A buffalo hit the floor.
If there was any reaction among the surrounding buffaloes, they did not audibly show it. But there was a great reaction in movement.
Like a gentle stream, the crude buffalo stampede split in the face of a stalwart rock, this time, in the form of a fallen brethren whose head steadily leaked a faucet of blood and the exit-wound slid a piece of pink cranial matter onto the dirty sands.
Such sight would dishearten any creature, especially when the most likely perpetrator looked positively insane, awkwardly bipedal, fully clothed in an attire most uncommon, and the usual white, blinding smoke not permeating the barrel of the familiar implement held on their forehooves.
A second shot rang out, confirming the buffaloes' instincts to flee.
While first intent on circling around the fallen Merlone and the bipedal newcomer, the streams of stampeding buffalos decided to entirely break off their charge, scattering in every direction. None wished to find out how many more bullets the strange rifle could dispense, much less wanted to be the next one to suffer from it.
So, the relentless, savage buffaloes fled, in the face of two dead.
Very few in the deserts were warriors.
A pursuer's resolve is always strong, only until the runners hold their ground.
Markos was surprised his brief training had served him so well still, as he silently witnessed the source of his repressed fears melt into the dusty clouds from the simple act of holding his ground, relieving him of the sharp stings on his neck and breezing the scalp under his mane.
(("...That, was incredibly stupid of me.")) Markos finally chuckled out, unconsciously inserting two new cartridges to remedy what he had exhausted into his magazine with his overreaching hoof. (("Are you people herding those unwieldy bisons like cattle? -'Cause I definitely saw some with feathered headdresses."))
Markos loosened the sling on his other hoof, while contemplating the answer on his own. (("God be praised that I arrived just in time, though I might've scattered your herd.")) He smiled apologetically, down at the still-sprawled Melrose.
Markos dumbly blinked at the unresponsive mare, (("...Lady?"))
Melrose was pale, eyes weakly shut and her breath short and erratic. If pressed up upon, one would hear the sad flutters of her dying heart, overexerted trying to compensate for her leaking veins.
He momentarily blushed in realisation, but immediately paled as well in horror. (("Christ! -You're in good hands now, lady!"))
Melrose's last clear memory was that of a fellow earth pony, fully clothed in an aged white undershirt with rugged brown coat and a foreign hind-veil loosely covering their cyan flank and coat gently lifting her against his barrel.
She remembered a pristine, warm comfort in the strange stallion's embrace, who kept spouting words she could not comprehend, but were laced with utmost empathy.

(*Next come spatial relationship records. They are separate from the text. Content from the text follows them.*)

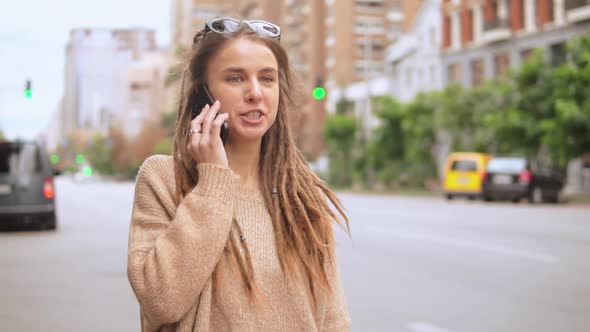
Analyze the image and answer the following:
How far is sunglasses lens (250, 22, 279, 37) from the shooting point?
7.92 feet

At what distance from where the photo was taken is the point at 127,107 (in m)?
150

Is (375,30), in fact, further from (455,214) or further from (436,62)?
(455,214)

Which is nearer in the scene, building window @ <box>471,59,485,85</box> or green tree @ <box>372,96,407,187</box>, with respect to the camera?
green tree @ <box>372,96,407,187</box>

Melrose finally allowed herself to sleep.
Author's Note
This chapter is definitely not an excuse to have a translator when the Europeans arrive. Nope! If you think that, you're just delusional, and wrong, and delusional.
It's gonna be real weird when the Europeans land on the seemingly least useful piece of land in Equestria. The foreshadow is black gold.
Also, I'm stuck deciding whether I should do an 'Old Summer Palace' or a 'Tenochtitlanan'.